● **Task directions**: Condense the paragraph that starts "This lost output is made of jobs" in the excerpt on federal regulators into a short bulleted list that keeps its main facts.

● **Document excerpt**:
· · · ·

An Auburn University study says every single regulator destroys fully 138 private sector jobs every year you keep him on the job.

With nearly 300,000 federal regulators, the shock is that we still have any jobs at all.

The Two Scariest Words in the English Language

A lot of the excitement around the Department of Government Efficiency — DOGE — focuses on the dollars saved. But more important is all the things the federal government destroys with those dollars.

Specifically, the millions of jobs destroyed by the two scariest words in the English language: federal regulators.

A few weeks ago I mentioned how DOGE under Elon and Vivek is taking aim at the regulatory mothership that strangles the American economy and fuels the totalitarian administrative state — you may remember it from Covid.

A mother ship that is oddly enough unconstitutional according to a pair of recent Supreme Court decisions — Loper Bright Enterprises v Raimondo and West Virginia v EPA.

I asserted this could unleash the economy like nothing we’ve seen in the past century.

And the reason is because it’s hard to overstate just how destructive regulations are.

Every Regulator Destroys 138 Jobs

One 2017 study by the Phoenix Center and Auburn University found that every single full-time regulator destroys 138 jobs.

GDP-adjusted to today, that translates to $16.5 million of economic output. For a hundred-thousand dollar bureaucrat.

This lost output is made of jobs and businesses that were never started. Or were stunted by strangling regulations — which are generally bought by big corporations specifically to strangle small competitors.

Along with mom and pops chased into bankruptcy as collateral damage to new regulations — say, a diner forced to spend $30,000 on a low-energy exhaust fan.

So it’s not the bureaucrat’s hundred thousand salary that matters. It’s the 138 jobs he takes out. Every single year you keep him around.

In fact, you could fire him, keep paying him for life, and still put a hundred families in the middle class.

· · · ·

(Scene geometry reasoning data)
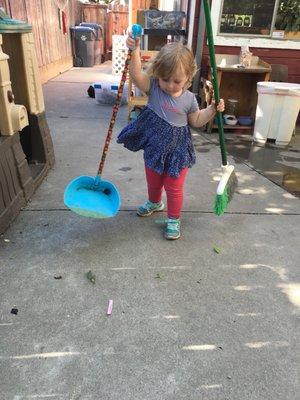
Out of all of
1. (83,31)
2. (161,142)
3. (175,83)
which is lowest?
(161,142)

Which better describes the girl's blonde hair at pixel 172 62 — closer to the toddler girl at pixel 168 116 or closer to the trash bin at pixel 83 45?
the toddler girl at pixel 168 116

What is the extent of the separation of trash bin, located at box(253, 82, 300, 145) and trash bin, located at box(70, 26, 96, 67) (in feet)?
26.7

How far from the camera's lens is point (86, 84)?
859 cm

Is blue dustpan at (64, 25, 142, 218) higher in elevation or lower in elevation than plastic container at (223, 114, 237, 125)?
higher

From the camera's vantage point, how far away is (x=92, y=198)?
2.54m

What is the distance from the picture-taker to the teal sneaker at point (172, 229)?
2.61m

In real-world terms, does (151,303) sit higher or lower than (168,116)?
lower

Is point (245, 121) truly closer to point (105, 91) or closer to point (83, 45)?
point (105, 91)

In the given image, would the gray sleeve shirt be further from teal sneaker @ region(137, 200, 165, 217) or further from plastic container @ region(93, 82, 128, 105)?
plastic container @ region(93, 82, 128, 105)

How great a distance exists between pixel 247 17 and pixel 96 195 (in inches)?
Result: 166

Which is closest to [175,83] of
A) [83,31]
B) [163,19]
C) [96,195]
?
[96,195]

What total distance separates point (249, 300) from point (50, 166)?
245 cm

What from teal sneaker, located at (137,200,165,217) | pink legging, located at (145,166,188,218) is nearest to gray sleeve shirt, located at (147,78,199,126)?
pink legging, located at (145,166,188,218)

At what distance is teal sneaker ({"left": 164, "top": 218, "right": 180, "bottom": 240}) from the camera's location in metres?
2.61
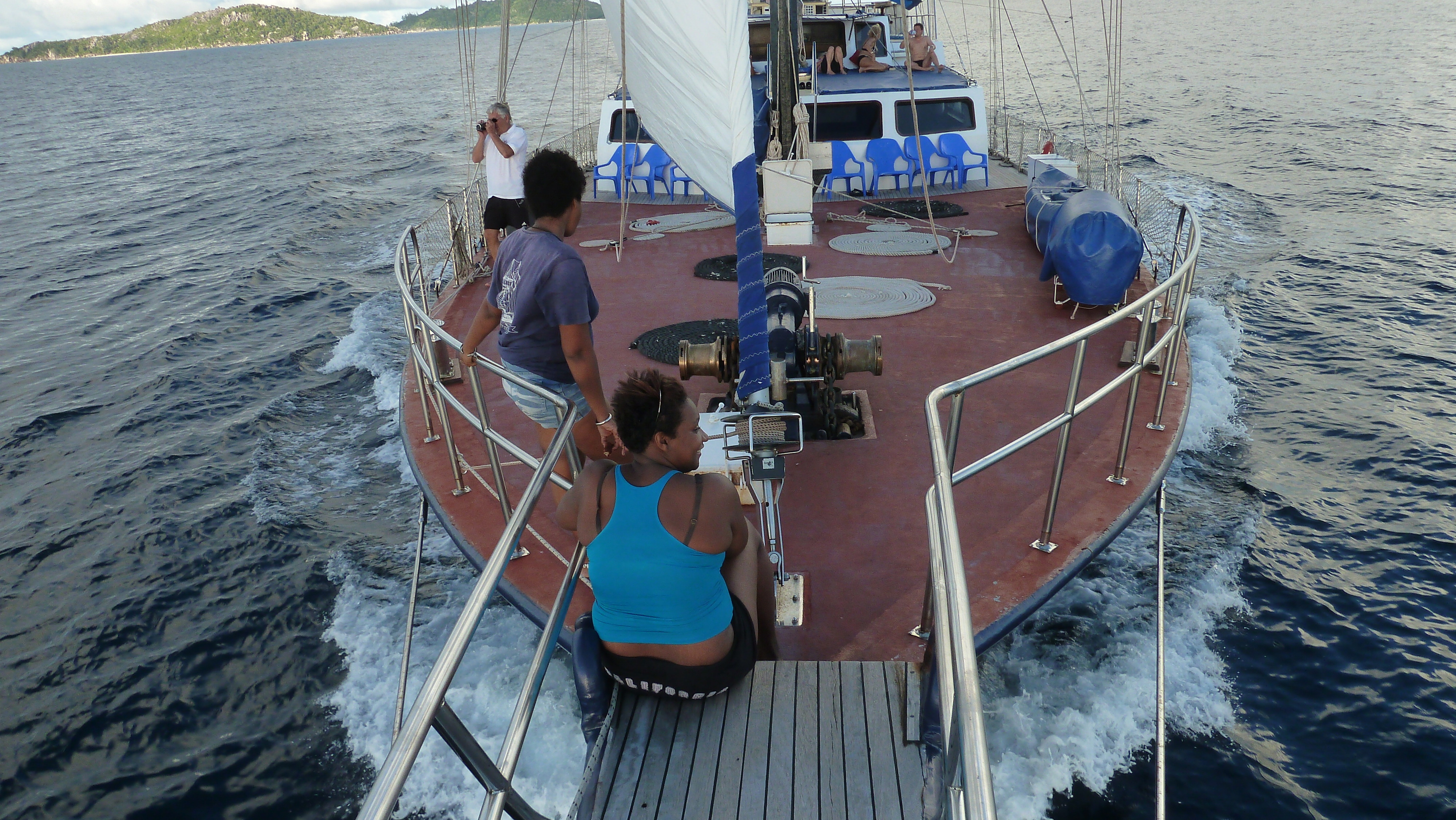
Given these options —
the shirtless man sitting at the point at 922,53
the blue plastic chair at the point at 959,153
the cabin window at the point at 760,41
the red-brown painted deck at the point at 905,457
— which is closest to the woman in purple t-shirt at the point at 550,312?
the red-brown painted deck at the point at 905,457

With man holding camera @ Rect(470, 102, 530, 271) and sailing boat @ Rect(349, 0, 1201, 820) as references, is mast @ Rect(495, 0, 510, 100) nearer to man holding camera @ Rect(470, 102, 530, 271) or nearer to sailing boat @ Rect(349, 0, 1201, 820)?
man holding camera @ Rect(470, 102, 530, 271)

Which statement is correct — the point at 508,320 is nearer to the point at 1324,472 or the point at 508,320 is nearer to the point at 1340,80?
the point at 1324,472

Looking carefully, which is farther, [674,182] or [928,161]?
[674,182]

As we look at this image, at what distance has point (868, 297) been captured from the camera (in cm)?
814

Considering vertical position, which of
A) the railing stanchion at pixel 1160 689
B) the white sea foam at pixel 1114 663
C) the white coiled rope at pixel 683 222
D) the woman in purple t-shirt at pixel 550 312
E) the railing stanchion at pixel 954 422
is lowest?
the white sea foam at pixel 1114 663

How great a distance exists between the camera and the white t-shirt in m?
7.46

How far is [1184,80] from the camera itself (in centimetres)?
3947

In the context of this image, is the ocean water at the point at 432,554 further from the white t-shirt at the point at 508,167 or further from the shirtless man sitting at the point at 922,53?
the shirtless man sitting at the point at 922,53

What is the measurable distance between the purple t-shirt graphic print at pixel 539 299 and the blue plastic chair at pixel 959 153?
9618mm

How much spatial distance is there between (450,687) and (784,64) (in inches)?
311

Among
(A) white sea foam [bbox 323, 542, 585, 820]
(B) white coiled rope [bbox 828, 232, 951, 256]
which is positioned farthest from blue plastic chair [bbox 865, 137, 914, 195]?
(A) white sea foam [bbox 323, 542, 585, 820]

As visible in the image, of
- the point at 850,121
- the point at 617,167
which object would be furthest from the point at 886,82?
the point at 617,167

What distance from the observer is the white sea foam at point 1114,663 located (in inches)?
193

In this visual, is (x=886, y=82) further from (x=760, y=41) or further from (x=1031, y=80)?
(x=1031, y=80)
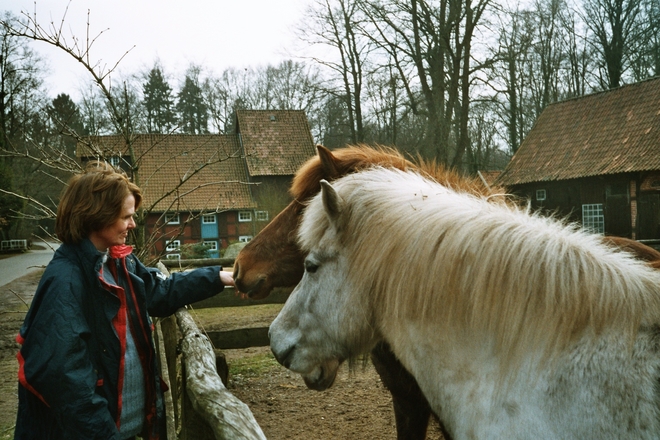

· · · ·

● **Answer section**:
- The lost output consists of jobs and businesses that were never started.
- It also consists of jobs and businesses stunted by strangling regulations.
- Big corporations generally buy such regulations specifically to strangle small competitors.